Awalnya dia mengira Babushka akan memasak lagi potongan-potongan itu. Ternyata dihidangkan begitu saja. Mirip sashimi dalam kuliner Jepang.
"Stroganina, nelayan tadi tidak menjelaskannya?" Jawab Babuskha menyaksikan tatapan heran Tirta. Dia menjelaskan bahwa orang-orang Russia, termasuk suku asli Yakut, menggemari ikan mentah ini. Tirta juga tidak perlu takut sakit perut, karena sebenarnya parasit dan kuman di tubuh ikan mati dengans sendirinya saat membeku.
Babushka kemudian menaburi stroganina tersebut dengan sedikit garam dan sisa lada di lemari dapur.
"Akan lebih enak lagi kalau ada saus cuka," tambah Babushka. "Tapi pada saat-saat seperti ini, kita harus berhemat dengan apapun yang dimiliki. Bahan seperti ini sudah semakin jarang dibagikan pemerintah," terang Babushka sebelum mengambil sikap berdoa.
Seperti juga saat mencoba sashimi, perut Tirta terasa berputar-putar saat mencoba menelan daging ikan tersebut. Ia merasa begitu rindunya dengan ikan goreng buatan ibunya yang diberi banyak cabe rawit, saus asam pedas, dan irisan nanas, dimakan dengan nasi hangat mengepul.
Babushka menyadari muka Tirta dan tertawa geli, "Vse v poryadke! Tidak masalah kalau anda mau muntah. Saya juga dulu muntah-muntah sampai berhari-hari saat pertama kali mencobanya."
Tapi Tirta merasa begitu sayang sudah menghabiskan uang untuk ikan-ikan itu, sekalipun sebenarnya sangat murah.
"Kapan-kapan saya buatkan ikan goreng saja untuk kita nikmati bersama," janjinya kepada Babushka, yang lalu menjawabnya dengan mengangguk dan tersenyum manis.
"Da, mozhno! Boleh saja kalau sudah ada minyak atau mentega pembagian lagi. Minggu lalu sampai ada yang berkelahi karena antriannya begitu panjang dan akhirnya banyak yang tidak kebagian," terang Babushka sambil membawa piring-piring ke tempat cucian dan membersihkannya.
Yakutsk adalah tempat yang sangat jauh dari pusat pemerintahan. Paket bantuan pemerintah begitu berharganya untuk menghadapi musim dingin yang akan segera tiba. Tempat ini tidak banyak menghasilkan produk pertanian. Sebagian warga kadang memanfaatkan pekarangan untuk menanam sayuran, namun jelas hasilnya tidak akan seberapa.
Tirta kemudian naik ke lantai atas, dan menggosok giginya, berharap bau amisnya akan hilang.
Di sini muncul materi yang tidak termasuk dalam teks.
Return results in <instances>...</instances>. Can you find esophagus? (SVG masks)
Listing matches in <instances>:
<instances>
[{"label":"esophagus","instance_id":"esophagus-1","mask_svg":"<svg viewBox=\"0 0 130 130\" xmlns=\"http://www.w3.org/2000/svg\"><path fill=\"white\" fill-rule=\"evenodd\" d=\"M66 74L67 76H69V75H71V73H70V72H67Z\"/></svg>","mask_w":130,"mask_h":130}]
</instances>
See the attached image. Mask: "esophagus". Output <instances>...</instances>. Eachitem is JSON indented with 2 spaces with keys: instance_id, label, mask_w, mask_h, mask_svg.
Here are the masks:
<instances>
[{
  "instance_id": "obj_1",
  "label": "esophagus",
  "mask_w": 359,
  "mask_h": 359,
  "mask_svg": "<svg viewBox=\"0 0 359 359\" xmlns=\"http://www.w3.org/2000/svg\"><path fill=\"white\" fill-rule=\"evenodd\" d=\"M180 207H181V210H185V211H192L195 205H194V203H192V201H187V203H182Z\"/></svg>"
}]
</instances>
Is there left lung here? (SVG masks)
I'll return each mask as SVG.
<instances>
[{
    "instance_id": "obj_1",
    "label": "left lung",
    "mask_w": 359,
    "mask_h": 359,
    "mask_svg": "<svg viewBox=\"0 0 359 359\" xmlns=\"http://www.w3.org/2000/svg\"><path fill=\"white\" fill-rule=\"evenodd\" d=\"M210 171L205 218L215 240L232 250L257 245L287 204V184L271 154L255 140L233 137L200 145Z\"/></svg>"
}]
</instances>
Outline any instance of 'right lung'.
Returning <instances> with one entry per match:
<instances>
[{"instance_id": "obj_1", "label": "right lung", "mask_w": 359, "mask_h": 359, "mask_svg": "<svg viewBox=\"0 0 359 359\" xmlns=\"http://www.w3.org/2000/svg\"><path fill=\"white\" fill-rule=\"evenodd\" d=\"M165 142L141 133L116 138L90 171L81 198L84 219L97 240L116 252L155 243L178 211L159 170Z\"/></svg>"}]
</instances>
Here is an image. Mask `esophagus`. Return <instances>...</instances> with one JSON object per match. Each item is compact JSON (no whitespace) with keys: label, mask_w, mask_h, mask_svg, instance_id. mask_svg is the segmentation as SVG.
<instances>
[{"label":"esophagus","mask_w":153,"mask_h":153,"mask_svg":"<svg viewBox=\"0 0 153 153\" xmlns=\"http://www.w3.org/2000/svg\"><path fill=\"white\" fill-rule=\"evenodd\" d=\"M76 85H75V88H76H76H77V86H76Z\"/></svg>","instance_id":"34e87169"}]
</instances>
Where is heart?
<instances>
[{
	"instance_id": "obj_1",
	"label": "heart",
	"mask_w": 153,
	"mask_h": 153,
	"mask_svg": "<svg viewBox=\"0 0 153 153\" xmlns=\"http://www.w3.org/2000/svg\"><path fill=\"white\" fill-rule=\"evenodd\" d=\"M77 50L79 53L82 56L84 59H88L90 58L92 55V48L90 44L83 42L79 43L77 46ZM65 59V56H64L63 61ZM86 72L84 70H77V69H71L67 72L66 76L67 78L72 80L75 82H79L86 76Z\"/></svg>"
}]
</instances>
Namun dia sadar hal itu tidak terjadi saat berusaha menghembuskan napasnya ke telapak tangan sendiri.
"Setidaknya jangan sampai menempel di kertas," pikirnya sambil mencuci tangan dengan sabun sampai berkali-kali, lalu kembali ke mejanya untuk mengetik surat dan laporan. Setidaknya walau hari ini diawali dengan kegagalan, ada kisah yang bisa dia kirim ke tanah air.
KAMU SEDANG MEMBACA
Surat-Surat dari Yakutsk
Tiểu thuyết Lịch sửUntuk bisa memahami mengapa sosok Tirta adalah yang paling berhasil mengatasi luka dan trauma di dalam dirinya di dalam novel Jurang Salak Satu, kita perlu memahami latar belakang hidup Tirta yang dipenuhi pengkhianatan, direndahkan, bahkan diasingk...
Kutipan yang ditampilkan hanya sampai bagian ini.